> _WORK TO BE COMPLETED_: In the listing below, count how many lines contain the string "would", treating uppercase and lowercase as different, and reply with the number alone.

Begin

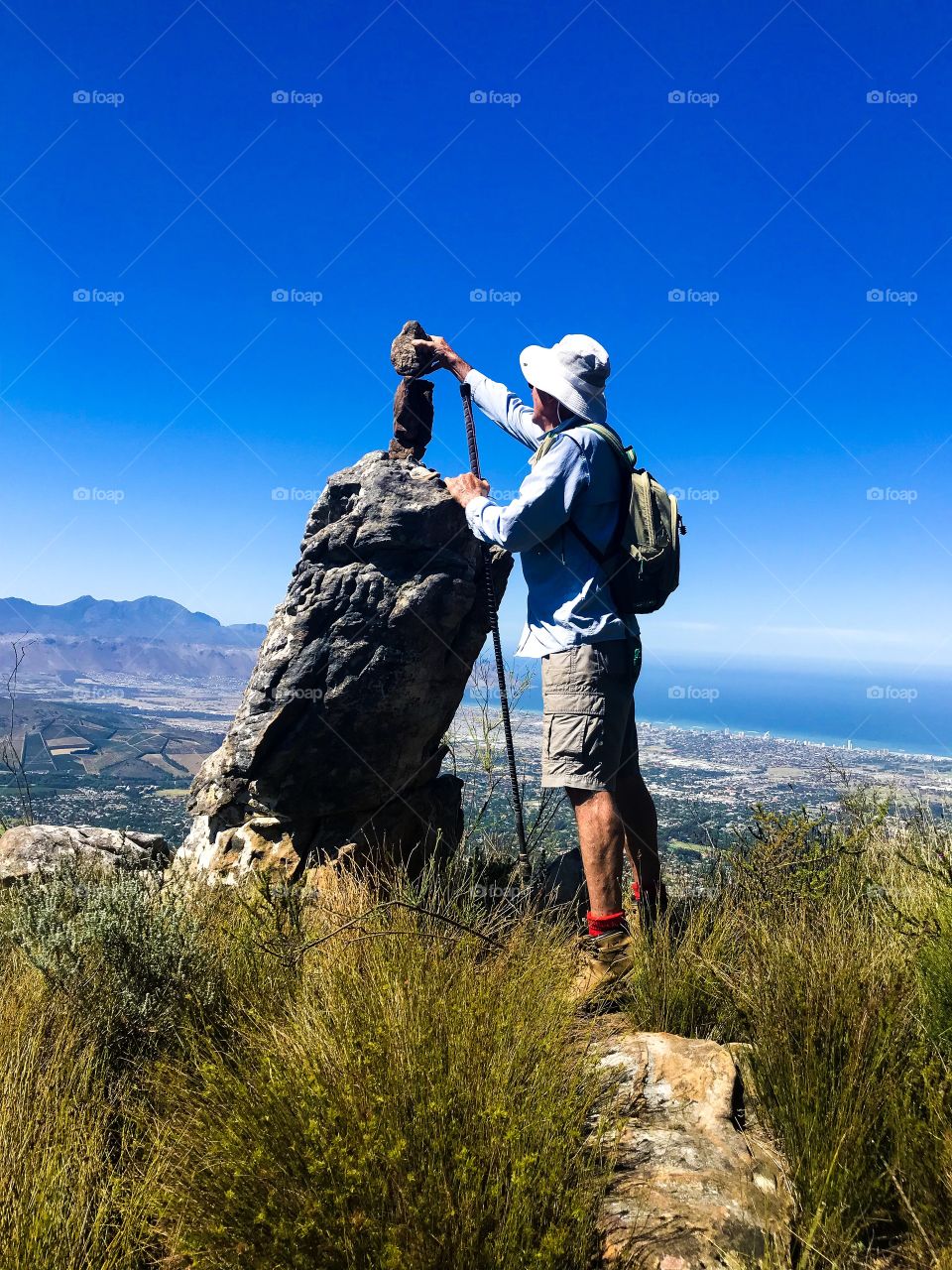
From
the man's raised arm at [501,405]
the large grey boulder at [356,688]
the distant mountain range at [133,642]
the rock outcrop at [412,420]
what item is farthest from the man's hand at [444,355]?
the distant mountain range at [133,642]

End
Begin

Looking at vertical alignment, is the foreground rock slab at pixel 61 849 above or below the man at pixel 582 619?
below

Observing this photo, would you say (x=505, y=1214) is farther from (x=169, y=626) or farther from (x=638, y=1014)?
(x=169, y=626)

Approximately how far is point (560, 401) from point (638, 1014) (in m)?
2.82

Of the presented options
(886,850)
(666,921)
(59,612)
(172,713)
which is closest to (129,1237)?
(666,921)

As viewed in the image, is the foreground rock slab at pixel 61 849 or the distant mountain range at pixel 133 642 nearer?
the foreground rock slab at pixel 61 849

End
Begin

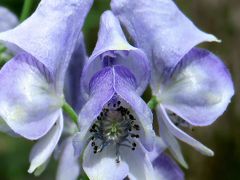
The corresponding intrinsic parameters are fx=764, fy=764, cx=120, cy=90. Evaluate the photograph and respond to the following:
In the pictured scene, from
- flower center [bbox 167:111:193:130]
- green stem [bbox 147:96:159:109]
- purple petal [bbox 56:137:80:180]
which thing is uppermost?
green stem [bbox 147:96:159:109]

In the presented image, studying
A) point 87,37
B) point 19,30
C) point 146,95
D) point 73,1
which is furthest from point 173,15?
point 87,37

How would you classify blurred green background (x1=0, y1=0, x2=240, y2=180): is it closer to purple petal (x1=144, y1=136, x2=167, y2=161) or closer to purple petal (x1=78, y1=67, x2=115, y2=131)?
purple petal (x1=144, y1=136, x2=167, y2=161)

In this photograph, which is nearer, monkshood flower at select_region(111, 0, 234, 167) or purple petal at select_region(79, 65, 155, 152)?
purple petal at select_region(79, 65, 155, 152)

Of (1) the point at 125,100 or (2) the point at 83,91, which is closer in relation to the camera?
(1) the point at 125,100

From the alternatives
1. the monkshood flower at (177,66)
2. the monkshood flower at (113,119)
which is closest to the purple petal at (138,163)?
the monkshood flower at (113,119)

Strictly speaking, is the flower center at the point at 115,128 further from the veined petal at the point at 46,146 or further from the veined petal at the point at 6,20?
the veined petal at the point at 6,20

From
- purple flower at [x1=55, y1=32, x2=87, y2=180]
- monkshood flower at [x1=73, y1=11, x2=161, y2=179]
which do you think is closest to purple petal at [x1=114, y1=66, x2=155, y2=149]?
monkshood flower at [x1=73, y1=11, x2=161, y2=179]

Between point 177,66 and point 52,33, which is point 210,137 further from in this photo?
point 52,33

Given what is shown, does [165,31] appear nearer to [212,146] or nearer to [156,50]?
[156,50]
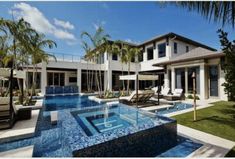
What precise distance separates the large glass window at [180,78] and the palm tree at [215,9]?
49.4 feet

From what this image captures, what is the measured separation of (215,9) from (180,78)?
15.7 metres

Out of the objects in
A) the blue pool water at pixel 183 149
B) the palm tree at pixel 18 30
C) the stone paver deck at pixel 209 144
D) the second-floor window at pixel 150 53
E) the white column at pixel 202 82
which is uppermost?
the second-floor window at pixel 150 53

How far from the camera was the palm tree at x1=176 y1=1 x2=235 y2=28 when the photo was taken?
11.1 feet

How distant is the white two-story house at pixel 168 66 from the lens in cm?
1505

End

> _CORRECT RESULT_: 2